Budaya pertunangan ini ada yang sukses sampai ke jenjang tali perkawinan, namun ada juga yang kandas ditengah jalan tanpa membuahkan hasil yang mereka idam-idamkan dan tak jarang malah menimbulkan sengketa antar keluarga, sudah menjadi rahasia umum pertunangan yang batal adalah ajang percorengan reputasi.[5]
Banyak pihak yang mengatakan bahwa pertunangan banyak nilai positifnya karena  acara ini tujuanya adalah untuk memyatukan kedua belah pihak baik dari segi calon suami istri ataupun dari dua keluarga besar.
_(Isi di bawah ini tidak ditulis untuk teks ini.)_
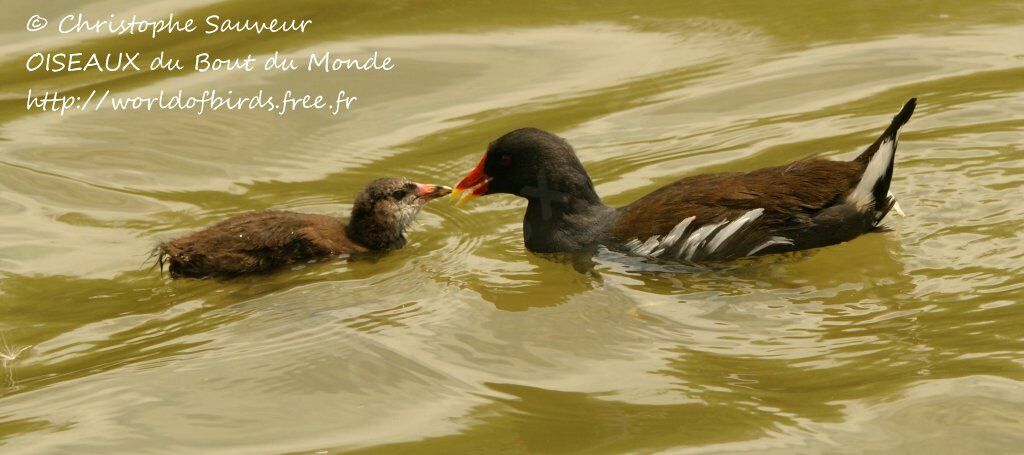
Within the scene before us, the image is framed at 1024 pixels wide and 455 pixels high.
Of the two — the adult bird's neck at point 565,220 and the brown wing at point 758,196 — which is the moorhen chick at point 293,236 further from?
the brown wing at point 758,196

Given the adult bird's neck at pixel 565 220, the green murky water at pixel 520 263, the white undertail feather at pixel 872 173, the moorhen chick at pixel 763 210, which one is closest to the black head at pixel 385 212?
the green murky water at pixel 520 263

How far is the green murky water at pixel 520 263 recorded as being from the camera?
207 inches

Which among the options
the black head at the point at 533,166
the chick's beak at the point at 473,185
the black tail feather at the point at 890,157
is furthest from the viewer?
the chick's beak at the point at 473,185

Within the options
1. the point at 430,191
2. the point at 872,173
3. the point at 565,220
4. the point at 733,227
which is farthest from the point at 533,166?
the point at 872,173

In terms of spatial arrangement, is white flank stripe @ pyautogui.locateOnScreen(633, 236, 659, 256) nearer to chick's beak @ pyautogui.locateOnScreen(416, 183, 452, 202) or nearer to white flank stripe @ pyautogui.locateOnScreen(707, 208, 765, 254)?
white flank stripe @ pyautogui.locateOnScreen(707, 208, 765, 254)

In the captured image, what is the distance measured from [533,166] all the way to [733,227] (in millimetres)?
1182

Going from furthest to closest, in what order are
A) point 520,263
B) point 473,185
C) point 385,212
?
point 473,185 → point 385,212 → point 520,263

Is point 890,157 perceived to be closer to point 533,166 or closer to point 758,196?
point 758,196

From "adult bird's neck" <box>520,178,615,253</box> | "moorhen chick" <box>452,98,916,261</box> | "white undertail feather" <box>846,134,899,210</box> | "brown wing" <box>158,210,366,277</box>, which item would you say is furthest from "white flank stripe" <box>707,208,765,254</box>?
"brown wing" <box>158,210,366,277</box>

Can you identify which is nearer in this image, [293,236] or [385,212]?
[293,236]

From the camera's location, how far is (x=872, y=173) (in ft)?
21.8

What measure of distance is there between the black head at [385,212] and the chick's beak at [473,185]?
0.63 ft

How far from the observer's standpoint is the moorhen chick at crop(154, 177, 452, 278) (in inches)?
276

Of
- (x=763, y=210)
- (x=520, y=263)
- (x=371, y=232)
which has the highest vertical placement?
(x=371, y=232)
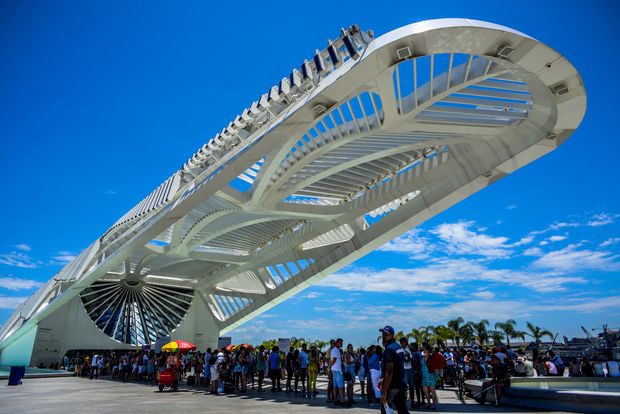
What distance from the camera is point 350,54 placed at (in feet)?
35.1

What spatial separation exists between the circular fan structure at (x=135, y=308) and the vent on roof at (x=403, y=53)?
1275 inches

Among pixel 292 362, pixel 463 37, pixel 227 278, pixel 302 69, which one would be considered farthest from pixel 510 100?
pixel 227 278

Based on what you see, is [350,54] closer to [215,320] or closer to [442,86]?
[442,86]

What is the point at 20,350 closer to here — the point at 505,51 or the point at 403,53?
the point at 403,53

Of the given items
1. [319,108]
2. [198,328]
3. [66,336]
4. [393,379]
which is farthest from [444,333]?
[393,379]

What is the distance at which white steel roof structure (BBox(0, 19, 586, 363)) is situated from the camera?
10562 mm

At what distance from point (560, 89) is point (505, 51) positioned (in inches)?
99.1

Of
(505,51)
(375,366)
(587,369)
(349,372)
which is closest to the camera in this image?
(505,51)

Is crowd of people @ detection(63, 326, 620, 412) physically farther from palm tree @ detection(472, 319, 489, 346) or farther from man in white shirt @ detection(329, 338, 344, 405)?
palm tree @ detection(472, 319, 489, 346)

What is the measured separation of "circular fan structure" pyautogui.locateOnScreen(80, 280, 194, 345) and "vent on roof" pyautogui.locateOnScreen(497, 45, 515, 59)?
33723 millimetres

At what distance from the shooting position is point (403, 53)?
9.84 m

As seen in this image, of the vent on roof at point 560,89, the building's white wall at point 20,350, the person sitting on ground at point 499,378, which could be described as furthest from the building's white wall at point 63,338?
the vent on roof at point 560,89

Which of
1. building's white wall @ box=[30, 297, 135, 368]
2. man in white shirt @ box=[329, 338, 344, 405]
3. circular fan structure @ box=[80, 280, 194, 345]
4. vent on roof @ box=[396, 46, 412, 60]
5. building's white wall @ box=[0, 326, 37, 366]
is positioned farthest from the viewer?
circular fan structure @ box=[80, 280, 194, 345]

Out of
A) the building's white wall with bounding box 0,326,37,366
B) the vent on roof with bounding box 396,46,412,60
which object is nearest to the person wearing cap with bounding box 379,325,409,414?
the vent on roof with bounding box 396,46,412,60
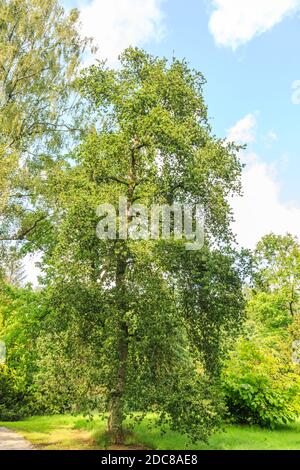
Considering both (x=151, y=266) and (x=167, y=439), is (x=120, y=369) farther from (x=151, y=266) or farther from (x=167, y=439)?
(x=151, y=266)

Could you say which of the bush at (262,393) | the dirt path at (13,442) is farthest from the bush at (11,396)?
the bush at (262,393)

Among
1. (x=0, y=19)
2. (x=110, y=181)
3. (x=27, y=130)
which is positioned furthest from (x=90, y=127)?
(x=110, y=181)

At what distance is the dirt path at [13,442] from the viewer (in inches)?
436

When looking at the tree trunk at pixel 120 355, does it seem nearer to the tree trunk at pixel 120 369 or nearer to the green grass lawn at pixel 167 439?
the tree trunk at pixel 120 369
Akan tetapi ada juga nilai negatifnya karena kebanyakan tunangan kandas ditengah jalan.
F.     Hukum Pertunangan (khithbah)
Mayoritas ulama’ mengatakan bahwa tunangan hukumnya mubah, sebab tunangan ibarat janji dari kedua mempelai untuk menjalin hidup bersama dalam ikatan keluarga yang harmonis. Tunangan bukan hakekat dari perkawinan melainkan langkah awal menuju tali perkawinan. Namun sebagian ulama’ cenderung bahwa tunangan itu hukumnya sunah dengan alasan akad nikah adalah akad luar biasa bukan seperti akad-akad yang lain sehingga sebelumnya disunahkan khitbah sebagai periode penyesuaian kedua mempelai dan masa persiapan untuk menuju mahligai rumah tanggapun akan lebih mantap.[6]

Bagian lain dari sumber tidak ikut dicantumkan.